- _Entries from a dataset_:
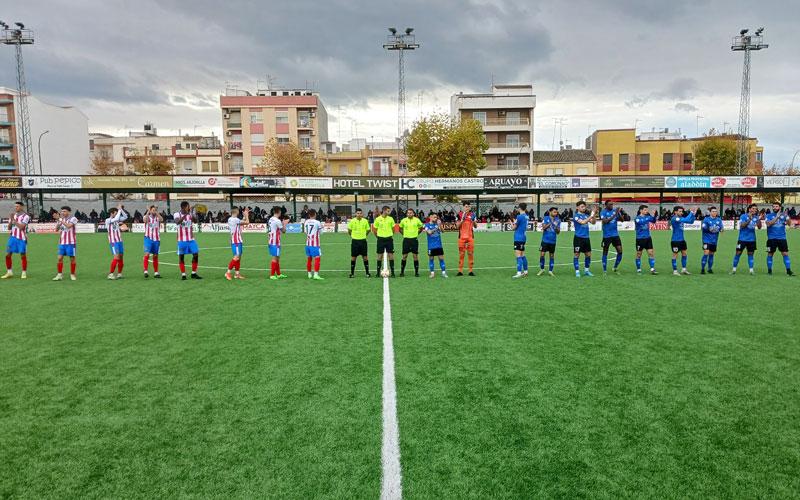 Atlético Porcuna y Torreperogil protagonizan un nuevo choque provincial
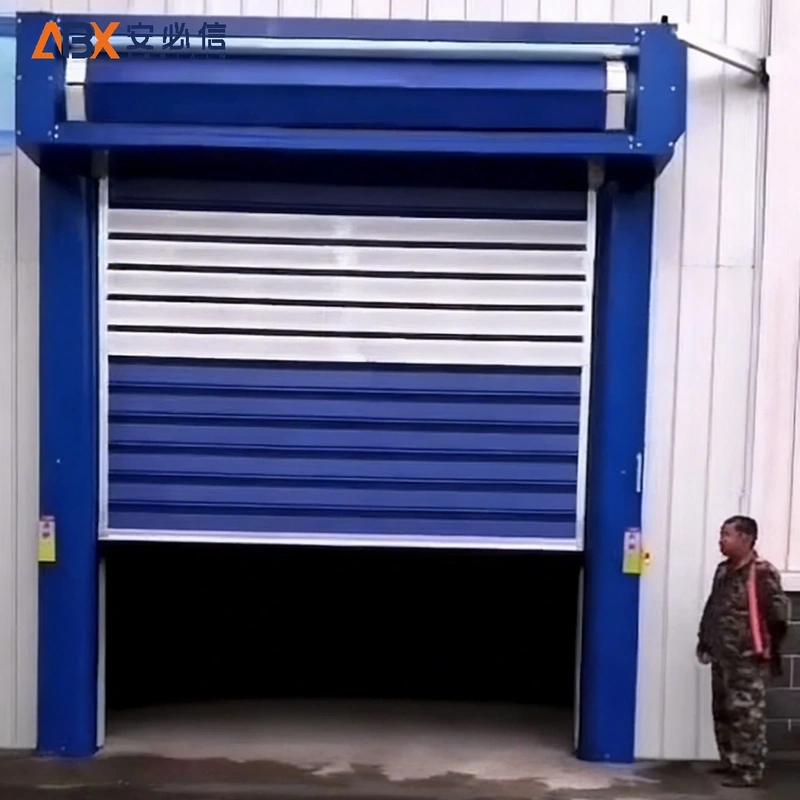 辽阳铝质快速门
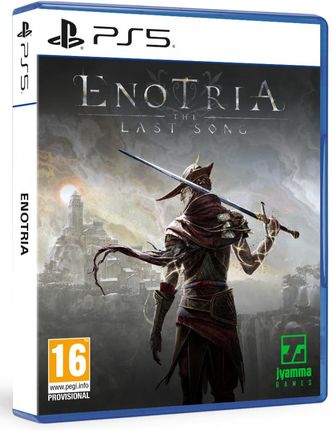 Enotria The Last Song (Gra PS5)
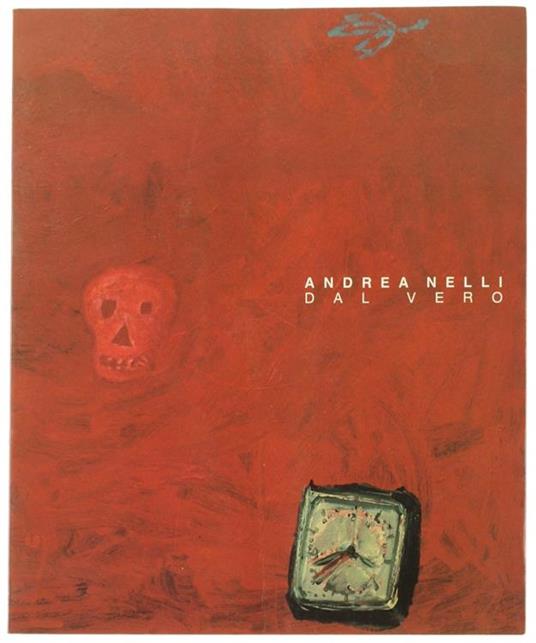 Dal Vero - Andrea Nelli - copertina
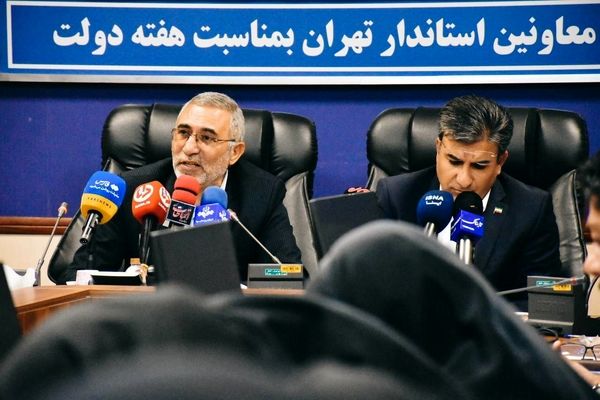 افتتاح ۱۱۸۷ پروژه عمرانی استان تهران با اعتبار ۵۱ همت در هفته دولت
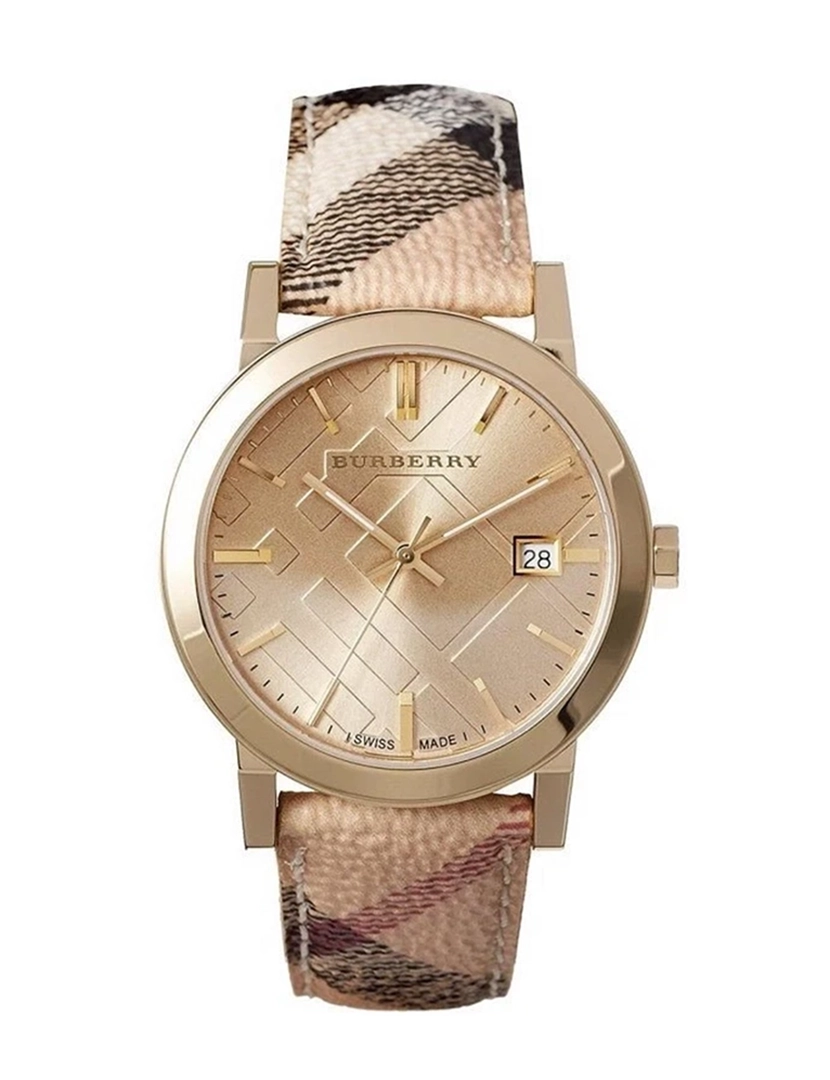 Relógio The City Haymarket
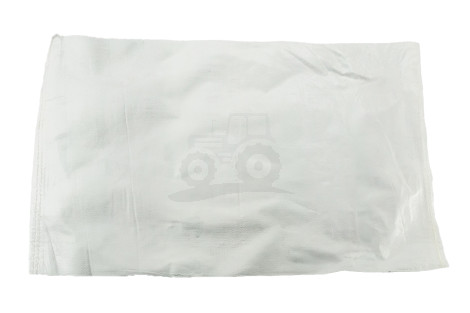Worek na zboże i piasek biały 25kg, 50x80 cm polipropylenowy Mocny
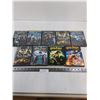 Image 1 : (9) Harry Potter DVD Movies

- _Problem description_:
Can you reproduce the text of each entry above word for word, with the pictures left out?

- _Solution for this task_:
 Atlético Porcuna y Torreperogil protagonizan un nuevo choque provincial
 辽阳铝质快速门
 Enotria The Last Song (Gra PS5)
 Dal Vero - Andrea Nelli - copertina
 افتتاح ۱۱۸۷ پروژه عمرانی استان تهران با اعتبار ۵۱ همت در هفته دولت
 Relógio The City Haymarket
Worek na zboże i piasek biały 25kg, 50x80 cm polipropylenowy Mocny
 Image 1 : (9) Harry Potter DVD Movies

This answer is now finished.